(PROVIDED MATERIAL)

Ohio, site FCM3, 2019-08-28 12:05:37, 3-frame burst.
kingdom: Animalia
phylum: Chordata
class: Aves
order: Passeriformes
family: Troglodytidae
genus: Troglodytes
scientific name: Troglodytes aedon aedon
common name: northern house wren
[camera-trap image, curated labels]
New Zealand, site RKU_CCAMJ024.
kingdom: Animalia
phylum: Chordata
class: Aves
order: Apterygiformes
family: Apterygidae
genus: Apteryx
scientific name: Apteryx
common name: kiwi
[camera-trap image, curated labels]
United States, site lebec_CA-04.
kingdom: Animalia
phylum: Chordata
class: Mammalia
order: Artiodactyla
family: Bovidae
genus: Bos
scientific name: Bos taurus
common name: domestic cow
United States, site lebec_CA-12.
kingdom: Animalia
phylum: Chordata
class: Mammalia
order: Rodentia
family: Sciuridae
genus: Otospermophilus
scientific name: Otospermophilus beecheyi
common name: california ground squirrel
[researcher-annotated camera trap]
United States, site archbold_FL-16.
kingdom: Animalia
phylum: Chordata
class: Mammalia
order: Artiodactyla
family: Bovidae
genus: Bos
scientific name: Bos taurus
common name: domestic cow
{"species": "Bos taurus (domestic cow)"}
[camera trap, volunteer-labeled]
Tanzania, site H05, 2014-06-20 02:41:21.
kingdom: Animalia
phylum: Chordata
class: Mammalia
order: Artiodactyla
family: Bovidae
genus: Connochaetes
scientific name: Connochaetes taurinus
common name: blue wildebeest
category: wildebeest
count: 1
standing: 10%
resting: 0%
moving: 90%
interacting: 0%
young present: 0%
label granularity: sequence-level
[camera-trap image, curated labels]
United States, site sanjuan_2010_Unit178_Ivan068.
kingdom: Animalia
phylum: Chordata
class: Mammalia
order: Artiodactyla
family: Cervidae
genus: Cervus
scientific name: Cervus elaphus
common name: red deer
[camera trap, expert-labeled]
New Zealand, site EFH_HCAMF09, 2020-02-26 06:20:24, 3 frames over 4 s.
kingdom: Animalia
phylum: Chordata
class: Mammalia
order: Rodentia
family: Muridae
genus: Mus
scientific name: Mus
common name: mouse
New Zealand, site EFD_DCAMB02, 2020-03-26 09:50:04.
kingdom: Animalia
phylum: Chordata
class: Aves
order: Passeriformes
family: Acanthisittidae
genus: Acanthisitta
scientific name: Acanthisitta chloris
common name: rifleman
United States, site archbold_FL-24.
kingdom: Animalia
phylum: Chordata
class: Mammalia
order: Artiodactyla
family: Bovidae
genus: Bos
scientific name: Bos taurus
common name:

(End PROVIDED MATERIAL)

● **WHAT IS NEEDED**: Word for word, write out all of the data above.

● **EXERCISE SOLUTION**:
Ohio, site FCM3, 2019-08-28 12:05:37, 3-frame burst.
kingdom: Animalia
phylum: Chordata
class: Aves
order: Passeriformes
family: Troglodytidae
genus: Troglodytes
scientific name: Troglodytes aedon aedon
common name: northern house wren
[camera-trap image, curated labels]
New Zealand, site RKU_CCAMJ024.
kingdom: Animalia
phylum: Chordata
class: Aves
order: Apterygiformes
family: Apterygidae
genus: Apteryx
scientific name: Apteryx
common name: kiwi
[camera-trap image, curated labels]
United States, site lebec_CA-04.
kingdom: Animalia
phylum: Chordata
class: Mammalia
order: Artiodactyla
family: Bovidae
genus: Bos
scientific name: Bos taurus
common name: domestic cow
United States, site lebec_CA-12.
kingdom: Animalia
phylum: Chordata
class: Mammalia
order: Rodentia
family: Sciuridae
genus: Otospermophilus
scientific name: Otospermophilus beecheyi
common name: california ground squirrel
[researcher-annotated camera trap]
United States, site archbold_FL-16.
kingdom: Animalia
phylum: Chordata
class: Mammalia
order: Artiodactyla
family: Bovidae
genus: Bos
scientific name: Bos taurus
common name: domestic cow
{"species": "Bos taurus (domestic cow)"}
[camera trap, volunteer-labeled]
Tanzania, site H05, 2014-06-20 02:41:21.
kingdom: Animalia
phylum: Chordata
class: Mammalia
order: Artiodactyla
family: Bovidae
genus: Connochaetes
scientific name: Connochaetes taurinus
common name: blue wildebeest
category: wildebeest
count: 1
standing: 10%
resting: 0%
moving: 90%
interacting: 0%
young present: 0%
label granularity: sequence-level
[camera-trap image, curated labels]
United States, site sanjuan_2010_Unit178_Ivan068.
kingdom: Animalia
phylum: Chordata
class: Mammalia
order: Artiodactyla
family: Cervidae
genus: Cervus
scientific name: Cervus elaphus
common name: red deer
[camera trap, expert-labeled]
New Zealand, site EFH_HCAMF09, 2020-02-26 06:20:24, 3 frames over 4 s.
kingdom: Animalia
phylum: Chordata
class: Mammalia
order: Rodentia
family: Muridae
genus: Mus
scientific name: Mus
common name: mouse
New Zealand, site EFD_DCAMB02, 2020-03-26 09:50:04.
kingdom: Animalia
phylum: Chordata
class: Aves
order: Passeriformes
family: Acanthisittidae
genus: Acanthisitta
scientific name: Acanthisitta chloris
common name: rifleman
United States, site archbold_FL-24.
kingdom: Animalia
phylum: Chordata
class: Mammalia
order: Artiodactyla
family: Bovidae
genus: Bos
scientific name: Bos taurus
common name:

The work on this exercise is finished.